Part of our job as people who comment on elections is to discuss ad nauseam what sort of impact events will have on the political landscape right now. I mean, it makes sense; as human beings, we live in the moment and are constantly searching for ways to achieve better understanding of the world around us as it exists right now; the world as it might exist 6 months from now is of necessity a less certain thing and we’ve learned to take predictions about it with a grain of salt.
In that sense, I think the CNN poll is basically right that Hillary has won the battle of the “right now” moment of how the respective candidates’ speeches were received. Of course, one problem (for Hillary) is that no one is voting right now, and no voting will occur at all for over three months. The relevant question, then, is which candidate’s speech will generate a better long-term impression that has at least some chance to last until November.
On the merits, I don’t think either speech was especially memorable in the long term, and neither had a memorable line that is likely to have a shelf life of even three months – although “A man you can bait with a tweet is not a man you can trust with nuclear codes” was probably the closest either of them came to one. Thus, come November, voters will probably be left with vague emotional impressions that were created by the events.

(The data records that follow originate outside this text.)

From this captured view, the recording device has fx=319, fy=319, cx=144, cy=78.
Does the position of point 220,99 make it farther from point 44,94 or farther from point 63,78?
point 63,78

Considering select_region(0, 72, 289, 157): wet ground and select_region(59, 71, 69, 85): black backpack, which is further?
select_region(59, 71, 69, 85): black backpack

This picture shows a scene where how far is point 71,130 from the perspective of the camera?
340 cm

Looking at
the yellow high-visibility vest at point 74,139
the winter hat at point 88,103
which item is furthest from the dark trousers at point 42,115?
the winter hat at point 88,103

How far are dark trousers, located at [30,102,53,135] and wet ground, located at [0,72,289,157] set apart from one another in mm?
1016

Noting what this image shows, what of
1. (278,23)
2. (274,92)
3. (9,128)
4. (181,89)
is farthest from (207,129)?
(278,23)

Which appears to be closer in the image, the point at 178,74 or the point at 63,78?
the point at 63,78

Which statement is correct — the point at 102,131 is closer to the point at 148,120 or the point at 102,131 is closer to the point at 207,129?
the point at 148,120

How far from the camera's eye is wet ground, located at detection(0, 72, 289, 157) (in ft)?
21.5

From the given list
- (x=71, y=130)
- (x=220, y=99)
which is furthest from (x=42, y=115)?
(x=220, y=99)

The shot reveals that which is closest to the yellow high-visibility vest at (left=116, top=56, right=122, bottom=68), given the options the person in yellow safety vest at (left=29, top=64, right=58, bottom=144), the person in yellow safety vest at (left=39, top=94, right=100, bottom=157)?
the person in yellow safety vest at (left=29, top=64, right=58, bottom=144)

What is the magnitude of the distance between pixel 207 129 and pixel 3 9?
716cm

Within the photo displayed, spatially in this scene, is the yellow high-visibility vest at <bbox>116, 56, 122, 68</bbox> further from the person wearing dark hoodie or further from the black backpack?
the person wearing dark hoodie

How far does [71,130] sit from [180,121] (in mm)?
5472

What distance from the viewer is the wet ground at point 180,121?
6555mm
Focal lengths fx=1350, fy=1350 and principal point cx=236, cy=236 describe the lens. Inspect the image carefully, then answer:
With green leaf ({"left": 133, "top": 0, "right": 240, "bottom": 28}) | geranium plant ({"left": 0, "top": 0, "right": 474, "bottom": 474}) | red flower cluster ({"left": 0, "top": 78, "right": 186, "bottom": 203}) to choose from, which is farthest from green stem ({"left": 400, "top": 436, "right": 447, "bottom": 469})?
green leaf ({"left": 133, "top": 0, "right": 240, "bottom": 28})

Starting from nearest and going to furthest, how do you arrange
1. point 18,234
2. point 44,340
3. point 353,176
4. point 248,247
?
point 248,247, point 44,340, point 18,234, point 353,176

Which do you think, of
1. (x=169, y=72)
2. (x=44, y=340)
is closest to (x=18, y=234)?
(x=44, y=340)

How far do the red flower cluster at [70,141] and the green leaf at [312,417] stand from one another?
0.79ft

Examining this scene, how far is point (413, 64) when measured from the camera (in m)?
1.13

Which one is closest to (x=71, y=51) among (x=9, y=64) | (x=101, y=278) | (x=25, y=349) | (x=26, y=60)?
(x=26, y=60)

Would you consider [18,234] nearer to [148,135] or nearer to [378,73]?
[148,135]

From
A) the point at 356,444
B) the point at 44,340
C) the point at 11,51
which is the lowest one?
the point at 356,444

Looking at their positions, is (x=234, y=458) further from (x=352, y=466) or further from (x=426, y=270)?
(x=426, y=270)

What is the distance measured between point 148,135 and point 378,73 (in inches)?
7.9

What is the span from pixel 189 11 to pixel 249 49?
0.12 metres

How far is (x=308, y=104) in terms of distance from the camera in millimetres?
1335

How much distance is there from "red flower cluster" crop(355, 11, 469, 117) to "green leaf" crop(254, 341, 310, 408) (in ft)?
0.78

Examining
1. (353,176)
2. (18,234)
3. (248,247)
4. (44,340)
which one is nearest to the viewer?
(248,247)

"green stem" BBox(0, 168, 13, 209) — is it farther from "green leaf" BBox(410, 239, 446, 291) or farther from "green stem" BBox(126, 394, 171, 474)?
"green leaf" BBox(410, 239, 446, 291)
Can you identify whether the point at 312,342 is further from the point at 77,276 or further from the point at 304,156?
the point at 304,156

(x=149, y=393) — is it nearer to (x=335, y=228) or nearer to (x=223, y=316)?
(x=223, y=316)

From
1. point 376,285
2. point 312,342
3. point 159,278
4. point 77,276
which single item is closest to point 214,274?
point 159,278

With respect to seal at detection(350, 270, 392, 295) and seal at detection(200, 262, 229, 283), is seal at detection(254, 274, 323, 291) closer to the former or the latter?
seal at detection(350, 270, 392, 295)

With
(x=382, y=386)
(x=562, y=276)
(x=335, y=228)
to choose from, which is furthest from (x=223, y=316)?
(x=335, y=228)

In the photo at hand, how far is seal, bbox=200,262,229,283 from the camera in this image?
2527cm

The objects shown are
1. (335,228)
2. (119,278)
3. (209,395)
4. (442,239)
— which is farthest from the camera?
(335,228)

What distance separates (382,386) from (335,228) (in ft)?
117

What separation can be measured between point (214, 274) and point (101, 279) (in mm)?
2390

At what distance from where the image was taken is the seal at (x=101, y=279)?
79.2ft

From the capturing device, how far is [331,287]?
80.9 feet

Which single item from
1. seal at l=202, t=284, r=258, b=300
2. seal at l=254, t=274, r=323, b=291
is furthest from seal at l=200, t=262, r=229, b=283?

I think that is ultimately bad news for Trump, even though I think he has currently taken the emotional temperature of the nation better than the Democrats in general did during the convention. However, just because Trump is right that the country is angry and dissatisfied does not mean, in the long term, that an angry, dissatisfied speech will leave a better long-term emotional resonance in the mind of voters. And I think Hillary Clinton made a smart choice to eschew the panglossian rhetoric of the other Democrats and squarely acknowledge the mood of the country, while still sounding an optimistic note: “We are clear eyed about the challenges that face this country, but we are not afraid.”
I suspect, in the long run, that as the country gains distance from Hillary Clinton’s actual delivery of her speech (which was, stylistically, barely scraping “okay”) the gulf between perceptions of Clinton’s speech and Trump’s will only widen. But then, I’ve bet optimistically on the American public repeatedly throughout this election and I’m about to go broke as a result.